## CHALLENGE
Would you retype, word for word, the line with "What distance from the photographer" and every line after it through the end of the records below?

Start RECORDS FOR PROCESSING

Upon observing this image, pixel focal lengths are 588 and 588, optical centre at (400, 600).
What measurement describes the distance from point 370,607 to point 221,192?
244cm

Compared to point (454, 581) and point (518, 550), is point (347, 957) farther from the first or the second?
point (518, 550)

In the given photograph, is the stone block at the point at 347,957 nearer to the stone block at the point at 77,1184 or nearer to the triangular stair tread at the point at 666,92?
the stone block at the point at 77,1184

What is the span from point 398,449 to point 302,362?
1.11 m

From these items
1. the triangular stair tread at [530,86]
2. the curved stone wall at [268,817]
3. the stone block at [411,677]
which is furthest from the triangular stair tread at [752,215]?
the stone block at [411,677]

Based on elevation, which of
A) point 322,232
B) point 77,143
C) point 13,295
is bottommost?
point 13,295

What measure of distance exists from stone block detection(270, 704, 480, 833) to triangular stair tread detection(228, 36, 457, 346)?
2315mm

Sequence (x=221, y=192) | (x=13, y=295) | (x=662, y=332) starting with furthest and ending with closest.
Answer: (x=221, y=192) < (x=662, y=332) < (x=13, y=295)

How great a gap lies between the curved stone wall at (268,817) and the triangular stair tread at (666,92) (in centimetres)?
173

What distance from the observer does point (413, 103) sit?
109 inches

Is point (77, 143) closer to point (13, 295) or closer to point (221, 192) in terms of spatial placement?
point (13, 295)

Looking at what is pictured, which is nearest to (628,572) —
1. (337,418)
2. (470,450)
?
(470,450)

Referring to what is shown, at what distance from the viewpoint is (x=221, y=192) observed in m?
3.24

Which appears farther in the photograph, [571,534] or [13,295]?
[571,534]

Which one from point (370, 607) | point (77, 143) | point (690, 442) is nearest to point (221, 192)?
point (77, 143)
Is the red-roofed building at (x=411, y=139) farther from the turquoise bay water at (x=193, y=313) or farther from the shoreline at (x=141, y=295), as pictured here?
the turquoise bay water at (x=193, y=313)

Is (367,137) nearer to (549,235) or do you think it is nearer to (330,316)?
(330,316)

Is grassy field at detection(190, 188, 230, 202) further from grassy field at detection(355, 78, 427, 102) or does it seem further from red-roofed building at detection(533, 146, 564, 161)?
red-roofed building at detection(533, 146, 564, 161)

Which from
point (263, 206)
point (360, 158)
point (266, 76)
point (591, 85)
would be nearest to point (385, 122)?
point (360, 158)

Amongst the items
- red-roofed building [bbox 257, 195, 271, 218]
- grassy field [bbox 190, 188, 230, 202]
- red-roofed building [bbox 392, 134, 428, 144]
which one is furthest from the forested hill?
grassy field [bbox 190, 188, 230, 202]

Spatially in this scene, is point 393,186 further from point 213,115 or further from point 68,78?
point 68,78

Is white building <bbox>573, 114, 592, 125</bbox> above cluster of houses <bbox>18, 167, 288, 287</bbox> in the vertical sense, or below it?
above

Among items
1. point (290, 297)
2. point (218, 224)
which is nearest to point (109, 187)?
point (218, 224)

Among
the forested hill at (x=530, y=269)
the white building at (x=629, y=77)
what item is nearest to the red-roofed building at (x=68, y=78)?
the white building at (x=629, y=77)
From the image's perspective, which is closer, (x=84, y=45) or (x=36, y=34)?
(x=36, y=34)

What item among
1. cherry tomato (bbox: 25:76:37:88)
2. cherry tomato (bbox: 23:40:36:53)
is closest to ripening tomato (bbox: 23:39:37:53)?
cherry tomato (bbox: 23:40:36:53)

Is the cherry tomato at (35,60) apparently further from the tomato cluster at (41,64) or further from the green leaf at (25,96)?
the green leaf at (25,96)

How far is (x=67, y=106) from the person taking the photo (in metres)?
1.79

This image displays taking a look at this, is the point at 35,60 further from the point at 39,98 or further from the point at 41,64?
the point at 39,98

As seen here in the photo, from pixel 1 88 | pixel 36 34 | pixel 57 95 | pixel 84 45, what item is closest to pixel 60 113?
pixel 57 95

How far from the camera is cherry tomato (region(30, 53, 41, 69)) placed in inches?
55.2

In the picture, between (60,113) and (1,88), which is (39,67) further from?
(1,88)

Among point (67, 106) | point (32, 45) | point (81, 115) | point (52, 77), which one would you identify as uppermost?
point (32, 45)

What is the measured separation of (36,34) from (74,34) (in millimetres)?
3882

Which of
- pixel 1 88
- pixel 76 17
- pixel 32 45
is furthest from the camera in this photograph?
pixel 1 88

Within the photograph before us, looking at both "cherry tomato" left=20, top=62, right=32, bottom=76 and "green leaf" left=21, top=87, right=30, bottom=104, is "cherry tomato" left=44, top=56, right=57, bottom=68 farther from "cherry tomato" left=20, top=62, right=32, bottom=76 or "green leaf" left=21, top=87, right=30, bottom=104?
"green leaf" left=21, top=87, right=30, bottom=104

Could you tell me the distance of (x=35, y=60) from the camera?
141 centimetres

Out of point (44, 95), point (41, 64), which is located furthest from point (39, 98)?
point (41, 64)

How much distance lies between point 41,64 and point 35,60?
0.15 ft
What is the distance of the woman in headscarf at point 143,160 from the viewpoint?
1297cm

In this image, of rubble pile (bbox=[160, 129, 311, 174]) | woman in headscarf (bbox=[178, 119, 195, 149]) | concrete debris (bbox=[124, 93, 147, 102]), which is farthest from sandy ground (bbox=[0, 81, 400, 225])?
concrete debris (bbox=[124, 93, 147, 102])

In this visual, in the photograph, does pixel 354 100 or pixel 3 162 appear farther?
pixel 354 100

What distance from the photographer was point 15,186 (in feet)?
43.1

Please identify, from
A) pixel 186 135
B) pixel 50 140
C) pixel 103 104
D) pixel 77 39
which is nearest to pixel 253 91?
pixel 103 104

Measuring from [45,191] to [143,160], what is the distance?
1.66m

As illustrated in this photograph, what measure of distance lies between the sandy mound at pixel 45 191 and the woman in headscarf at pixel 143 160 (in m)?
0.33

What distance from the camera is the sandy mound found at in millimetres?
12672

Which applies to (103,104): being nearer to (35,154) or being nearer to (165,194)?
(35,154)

End RECORDS FOR PROCESSING

## TASK RESULT
What distance from the photographer was point 15,186 (in feet)?
43.1

Please identify, from
A) pixel 186 135
B) pixel 50 140
C) pixel 103 104
D) pixel 77 39
which is nearest to pixel 253 91?
pixel 103 104

Measuring from [45,191] to [143,160], what is the distance?
1.66m

As illustrated in this photograph, what measure of distance lies between the sandy mound at pixel 45 191 and the woman in headscarf at pixel 143 160 (in m)?
0.33

What distance from the camera is the sandy mound found at in millimetres?
12672

Which applies to (103,104): being nearer to (35,154) or being nearer to (165,194)?
(35,154)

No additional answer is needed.